▶ [SELECTED TEXT]:
*-*-*

# Carving lures?



## TIGGER (Jan 17, 2006)

Does anybody carve any of their baits? I am trying one right now. It is my first. They are alot of work. I put my first coat of epoxy on and was depressed how the detail fills in. I might try posting some pics later. Phase 2 tonight. 
John


----------



## vc1111 (Apr 13, 2004)

You've seen that I carve some of mine. It might be interesting to share methods on this thread. What do ya thinK?


----------



## TIGGER (Jan 17, 2006)

Well I gave it a try. I have mixed fellings about all the work in detail and then putting heavy epoxy over it and loosing some of the details.

Here it is before paint and after sealing










Here it is before first epoxy coat. Painted and set the eyes










Final head pic and bait. Lost alot of the detail I think. I'll see what it looks like in the daylight.





















I did all the carving with a dremmel tool. Would that still be carving!  

John


----------



## BigDaddy300 (Nov 1, 2004)

Wow!!!!!!!!!!


----------



## liquidsoap (Oct 22, 2005)

Excellent man!!
Looks like it belongs on the trophy shelf instead of being in the water!


----------



## eyesman_01 (Jan 4, 2007)

It's still a beautiful piece of work. Don't be *TOO* hard on yourself.


----------



## lazy (Apr 10, 2004)

While it appears you did lose some detail it is still a beautiful piece of work, very life like.

Dallas


----------

*-*-*

▶ [ITEMS]:
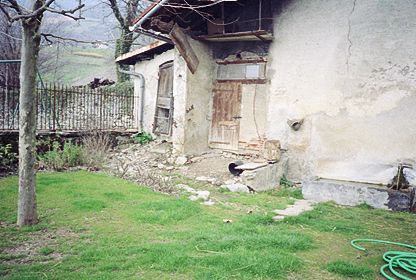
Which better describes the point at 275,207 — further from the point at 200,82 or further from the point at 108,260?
the point at 200,82

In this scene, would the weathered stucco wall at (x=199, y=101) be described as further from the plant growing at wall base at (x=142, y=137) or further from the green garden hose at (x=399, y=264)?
the green garden hose at (x=399, y=264)

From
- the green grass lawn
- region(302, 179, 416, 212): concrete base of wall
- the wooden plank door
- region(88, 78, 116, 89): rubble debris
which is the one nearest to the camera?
the green grass lawn

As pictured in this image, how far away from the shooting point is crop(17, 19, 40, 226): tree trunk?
418cm

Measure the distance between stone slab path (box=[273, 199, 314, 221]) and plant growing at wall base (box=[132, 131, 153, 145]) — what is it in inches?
236

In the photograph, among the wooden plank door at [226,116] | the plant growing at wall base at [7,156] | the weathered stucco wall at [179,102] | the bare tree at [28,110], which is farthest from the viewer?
the wooden plank door at [226,116]

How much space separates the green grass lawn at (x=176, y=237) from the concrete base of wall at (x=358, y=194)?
9.9 inches

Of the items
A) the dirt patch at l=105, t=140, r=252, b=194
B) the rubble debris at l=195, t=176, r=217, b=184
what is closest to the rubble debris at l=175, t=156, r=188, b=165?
the dirt patch at l=105, t=140, r=252, b=194

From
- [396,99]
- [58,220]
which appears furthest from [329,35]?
[58,220]

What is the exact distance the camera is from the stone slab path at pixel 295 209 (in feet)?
18.0

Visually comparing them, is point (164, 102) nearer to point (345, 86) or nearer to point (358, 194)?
point (345, 86)

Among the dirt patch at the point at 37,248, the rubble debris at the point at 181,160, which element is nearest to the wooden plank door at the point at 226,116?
the rubble debris at the point at 181,160

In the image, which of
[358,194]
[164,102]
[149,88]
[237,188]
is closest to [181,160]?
[237,188]

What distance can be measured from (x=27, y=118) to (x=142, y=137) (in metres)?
7.36

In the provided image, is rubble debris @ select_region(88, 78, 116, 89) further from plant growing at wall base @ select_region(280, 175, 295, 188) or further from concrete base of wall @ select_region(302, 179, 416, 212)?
concrete base of wall @ select_region(302, 179, 416, 212)
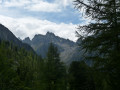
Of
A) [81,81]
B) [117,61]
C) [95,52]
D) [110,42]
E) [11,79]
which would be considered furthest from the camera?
[81,81]

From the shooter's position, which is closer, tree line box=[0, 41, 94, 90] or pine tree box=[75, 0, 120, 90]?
pine tree box=[75, 0, 120, 90]

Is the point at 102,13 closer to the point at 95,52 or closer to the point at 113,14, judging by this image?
the point at 113,14

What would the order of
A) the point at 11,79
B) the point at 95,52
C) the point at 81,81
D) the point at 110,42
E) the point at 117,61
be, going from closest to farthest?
the point at 117,61 < the point at 110,42 < the point at 95,52 < the point at 11,79 < the point at 81,81

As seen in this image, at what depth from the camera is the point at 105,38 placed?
868cm

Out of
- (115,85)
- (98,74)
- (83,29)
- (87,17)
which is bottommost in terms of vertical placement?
(115,85)

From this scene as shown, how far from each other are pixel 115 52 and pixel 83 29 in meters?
2.43

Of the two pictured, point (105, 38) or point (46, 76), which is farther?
point (46, 76)

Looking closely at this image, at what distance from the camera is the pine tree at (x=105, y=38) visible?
27.3 ft

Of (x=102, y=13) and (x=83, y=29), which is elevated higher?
(x=102, y=13)

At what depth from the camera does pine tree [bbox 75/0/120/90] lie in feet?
27.3

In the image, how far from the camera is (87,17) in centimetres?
950

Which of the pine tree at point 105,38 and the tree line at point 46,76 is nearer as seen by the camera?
the pine tree at point 105,38

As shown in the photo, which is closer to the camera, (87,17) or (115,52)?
(115,52)

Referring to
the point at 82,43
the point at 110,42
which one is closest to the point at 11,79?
the point at 82,43
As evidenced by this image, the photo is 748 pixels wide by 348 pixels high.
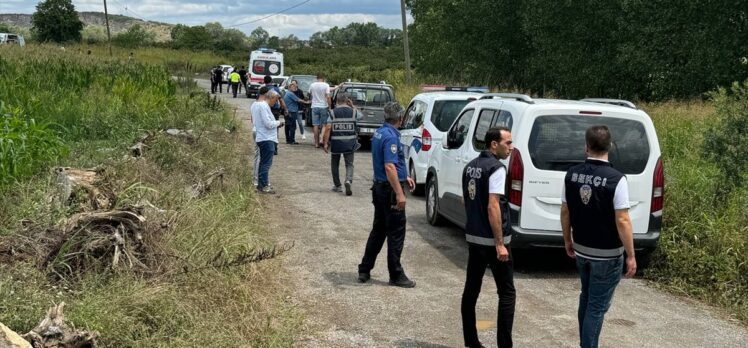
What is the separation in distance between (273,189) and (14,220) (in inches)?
239

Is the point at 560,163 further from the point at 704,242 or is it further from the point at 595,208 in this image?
the point at 595,208

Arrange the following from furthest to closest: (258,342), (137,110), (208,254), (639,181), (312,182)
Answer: (137,110) < (312,182) < (639,181) < (208,254) < (258,342)

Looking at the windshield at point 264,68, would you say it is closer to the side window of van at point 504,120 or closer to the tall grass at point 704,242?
the tall grass at point 704,242

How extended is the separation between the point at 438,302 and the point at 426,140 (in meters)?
5.41

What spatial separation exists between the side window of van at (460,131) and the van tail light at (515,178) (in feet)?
6.32

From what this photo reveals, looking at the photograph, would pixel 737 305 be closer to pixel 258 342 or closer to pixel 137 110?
pixel 258 342

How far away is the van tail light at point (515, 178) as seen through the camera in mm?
7453

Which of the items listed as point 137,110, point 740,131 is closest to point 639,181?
point 740,131

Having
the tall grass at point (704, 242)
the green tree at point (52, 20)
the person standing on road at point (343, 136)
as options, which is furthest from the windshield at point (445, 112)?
the green tree at point (52, 20)

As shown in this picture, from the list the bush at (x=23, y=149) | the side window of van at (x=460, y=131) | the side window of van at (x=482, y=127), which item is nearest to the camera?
the bush at (x=23, y=149)

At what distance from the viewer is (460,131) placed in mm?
9727

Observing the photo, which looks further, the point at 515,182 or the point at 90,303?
the point at 515,182

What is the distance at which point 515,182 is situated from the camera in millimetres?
7535

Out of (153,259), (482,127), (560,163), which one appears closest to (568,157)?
(560,163)
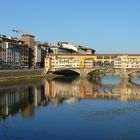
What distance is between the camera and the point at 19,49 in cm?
5700

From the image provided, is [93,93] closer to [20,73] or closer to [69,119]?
[69,119]

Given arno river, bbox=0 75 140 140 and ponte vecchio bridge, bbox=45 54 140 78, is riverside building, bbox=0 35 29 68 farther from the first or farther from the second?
arno river, bbox=0 75 140 140

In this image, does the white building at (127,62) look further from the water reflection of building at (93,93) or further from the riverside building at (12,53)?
the water reflection of building at (93,93)

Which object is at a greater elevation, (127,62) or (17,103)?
(127,62)

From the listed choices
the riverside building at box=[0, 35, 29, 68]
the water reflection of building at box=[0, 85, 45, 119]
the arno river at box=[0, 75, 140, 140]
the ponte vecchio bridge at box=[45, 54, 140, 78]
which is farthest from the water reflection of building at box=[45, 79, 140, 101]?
the ponte vecchio bridge at box=[45, 54, 140, 78]

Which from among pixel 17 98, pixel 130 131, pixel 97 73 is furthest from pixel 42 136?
pixel 97 73

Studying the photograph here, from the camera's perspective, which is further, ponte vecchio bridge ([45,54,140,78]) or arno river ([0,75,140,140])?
ponte vecchio bridge ([45,54,140,78])

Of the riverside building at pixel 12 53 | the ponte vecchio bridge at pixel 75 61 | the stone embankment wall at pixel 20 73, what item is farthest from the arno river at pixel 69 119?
the ponte vecchio bridge at pixel 75 61

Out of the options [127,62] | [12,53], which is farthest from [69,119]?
[127,62]

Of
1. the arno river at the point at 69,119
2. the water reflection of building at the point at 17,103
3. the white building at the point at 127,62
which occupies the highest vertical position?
the white building at the point at 127,62

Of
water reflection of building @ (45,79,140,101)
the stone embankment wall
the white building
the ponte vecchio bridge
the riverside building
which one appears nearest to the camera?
water reflection of building @ (45,79,140,101)

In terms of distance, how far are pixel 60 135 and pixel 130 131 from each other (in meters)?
2.91

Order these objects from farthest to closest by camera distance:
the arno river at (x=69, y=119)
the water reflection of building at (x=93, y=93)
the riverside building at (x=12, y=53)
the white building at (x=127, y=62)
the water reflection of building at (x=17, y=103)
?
the white building at (x=127, y=62), the riverside building at (x=12, y=53), the water reflection of building at (x=93, y=93), the water reflection of building at (x=17, y=103), the arno river at (x=69, y=119)

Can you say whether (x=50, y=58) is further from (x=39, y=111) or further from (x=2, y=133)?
(x=2, y=133)
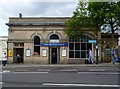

*-*-*

In the forum thread on carving lures, condense the paragraph beginning "Does anybody carve any of their baits?" into two sentences and keep its main facts.

The poster asks whether anyone else carves baits, says a first carved bait is underway, and notes that carving takes a lot of work. The first epoxy coat filled in the detail, which was discouraging, and the poster may post pictures later and plans phase 2 that night.